=== Selected passage ===

I thought this was a really secluded and niche Scots dialect before realising it was just old english.
This is like Frisian and English mixed together. As a Dutch man I could stil read this. Except had to figure out that ſ is an s
Fun Fact: Old English and Old Frisian are closely related.
May we all be nat eton.
I read this all in a broad Scots accent. Which is possibly a pretty accurate choice.
Old EnglishEarly middle English and lowland Scots are very, very similar as languages.It is early Middle English not Old English.
Ah, how right you are! Sorry, I’ll edit.
A frog is a wee beast with four legs which lives both in water and on land. He is brown, green, or yellow, or if he is tropical, he may be diverse colors. He has lungs and gills both. He haches from an egg and he then is a tadpole. He grows to be a frog if he is not eaten.
arguably if you’re translating then “wee beast” should be “small animal.”
That is arguable. I wouldn’t want to rob it of its flavor. ‘Wee beast’ is unusual, but it’s fine English already.
“Hatches from an egg” caught me up a bit but I could read this otherwise
You don’t care but I was excited
I just know it from Schnappy das kleine Krokodil we learned in German class haha
It makes more sense if you understand that the “thorn” (Þ) is pronounced “th”.

===

Questions to answer -
1. Answer these questions about the comments on the old frog text:
(a) What character did the Dutch commenter have to work out stands for s?
(b) According to the translated frog passage, where does a frog live?
(c) How is the thorn (Þ) said to be pronounced?
2. Repeat word for word the part of the comments on the old frog text that opens with the words containing "I read this" and closes with "Sorry, I’ll edit.".

=== Data for analysis ===

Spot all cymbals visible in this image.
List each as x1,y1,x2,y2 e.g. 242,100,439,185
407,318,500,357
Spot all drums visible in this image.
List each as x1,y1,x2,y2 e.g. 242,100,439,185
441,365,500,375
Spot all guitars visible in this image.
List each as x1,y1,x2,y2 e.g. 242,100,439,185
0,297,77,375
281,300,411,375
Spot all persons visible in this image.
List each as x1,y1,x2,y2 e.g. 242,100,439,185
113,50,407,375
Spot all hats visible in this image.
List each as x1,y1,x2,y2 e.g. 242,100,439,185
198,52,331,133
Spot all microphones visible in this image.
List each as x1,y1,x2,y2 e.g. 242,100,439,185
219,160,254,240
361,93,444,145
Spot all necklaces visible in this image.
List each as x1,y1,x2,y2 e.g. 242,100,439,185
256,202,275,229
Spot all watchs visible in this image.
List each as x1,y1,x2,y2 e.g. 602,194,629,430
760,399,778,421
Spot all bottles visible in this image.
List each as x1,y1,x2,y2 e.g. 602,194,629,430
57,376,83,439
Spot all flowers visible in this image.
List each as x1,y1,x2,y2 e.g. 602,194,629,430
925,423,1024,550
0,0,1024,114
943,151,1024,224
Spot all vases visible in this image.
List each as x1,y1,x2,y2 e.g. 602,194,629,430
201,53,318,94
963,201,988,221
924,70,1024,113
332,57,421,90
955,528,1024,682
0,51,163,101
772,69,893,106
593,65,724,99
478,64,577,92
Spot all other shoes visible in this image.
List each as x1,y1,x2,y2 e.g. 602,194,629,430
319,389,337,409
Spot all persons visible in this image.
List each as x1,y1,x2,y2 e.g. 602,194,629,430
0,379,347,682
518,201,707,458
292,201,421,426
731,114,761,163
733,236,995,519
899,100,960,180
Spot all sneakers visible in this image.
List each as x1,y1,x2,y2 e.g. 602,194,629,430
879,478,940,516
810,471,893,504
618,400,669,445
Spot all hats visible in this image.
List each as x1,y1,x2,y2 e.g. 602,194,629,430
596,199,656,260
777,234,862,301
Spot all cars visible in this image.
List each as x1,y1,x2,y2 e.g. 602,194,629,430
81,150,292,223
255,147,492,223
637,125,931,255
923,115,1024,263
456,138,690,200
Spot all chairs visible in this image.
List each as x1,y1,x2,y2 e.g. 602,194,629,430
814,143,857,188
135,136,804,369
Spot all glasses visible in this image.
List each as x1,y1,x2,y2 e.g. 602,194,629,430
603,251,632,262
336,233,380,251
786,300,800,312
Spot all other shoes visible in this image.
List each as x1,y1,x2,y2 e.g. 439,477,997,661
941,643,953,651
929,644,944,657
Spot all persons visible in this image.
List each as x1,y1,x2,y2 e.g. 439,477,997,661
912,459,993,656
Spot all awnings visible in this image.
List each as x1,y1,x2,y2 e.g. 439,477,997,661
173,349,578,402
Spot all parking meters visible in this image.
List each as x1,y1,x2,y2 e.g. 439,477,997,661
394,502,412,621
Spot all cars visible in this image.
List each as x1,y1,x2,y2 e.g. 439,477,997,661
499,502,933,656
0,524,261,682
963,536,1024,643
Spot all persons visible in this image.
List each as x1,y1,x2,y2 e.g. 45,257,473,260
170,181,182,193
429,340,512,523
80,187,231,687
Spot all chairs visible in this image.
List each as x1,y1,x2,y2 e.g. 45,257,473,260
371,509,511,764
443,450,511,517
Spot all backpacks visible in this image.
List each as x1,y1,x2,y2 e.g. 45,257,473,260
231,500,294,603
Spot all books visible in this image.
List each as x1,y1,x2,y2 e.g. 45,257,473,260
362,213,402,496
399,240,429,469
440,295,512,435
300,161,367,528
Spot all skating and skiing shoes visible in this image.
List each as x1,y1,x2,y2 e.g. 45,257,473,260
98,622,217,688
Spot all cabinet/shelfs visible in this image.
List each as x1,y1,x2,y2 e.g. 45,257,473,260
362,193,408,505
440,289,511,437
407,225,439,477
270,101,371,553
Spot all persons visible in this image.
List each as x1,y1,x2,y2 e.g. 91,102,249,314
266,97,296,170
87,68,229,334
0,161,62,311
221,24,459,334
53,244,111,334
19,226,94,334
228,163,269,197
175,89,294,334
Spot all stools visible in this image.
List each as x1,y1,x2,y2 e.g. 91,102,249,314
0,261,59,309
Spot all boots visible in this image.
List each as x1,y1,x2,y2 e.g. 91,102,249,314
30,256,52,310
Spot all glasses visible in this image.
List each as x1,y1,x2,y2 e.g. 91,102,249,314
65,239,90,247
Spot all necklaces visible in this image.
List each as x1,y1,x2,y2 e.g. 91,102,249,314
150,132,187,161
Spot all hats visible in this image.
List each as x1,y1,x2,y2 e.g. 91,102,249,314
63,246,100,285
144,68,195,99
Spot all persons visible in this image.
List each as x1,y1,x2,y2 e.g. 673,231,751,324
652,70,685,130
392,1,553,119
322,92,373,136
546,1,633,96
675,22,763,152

===

Results by task -
1.
(a) ſ
(b) Both in water and on land.
(c) As "th".

2.
I read this all in a broad Scots accent. Which is possibly a pretty accurate choice.
Old EnglishEarly middle English and lowland Scots are very, very similar as languages.It is early Middle English not Old English.
Ah, how right you are! Sorry, I’ll edit.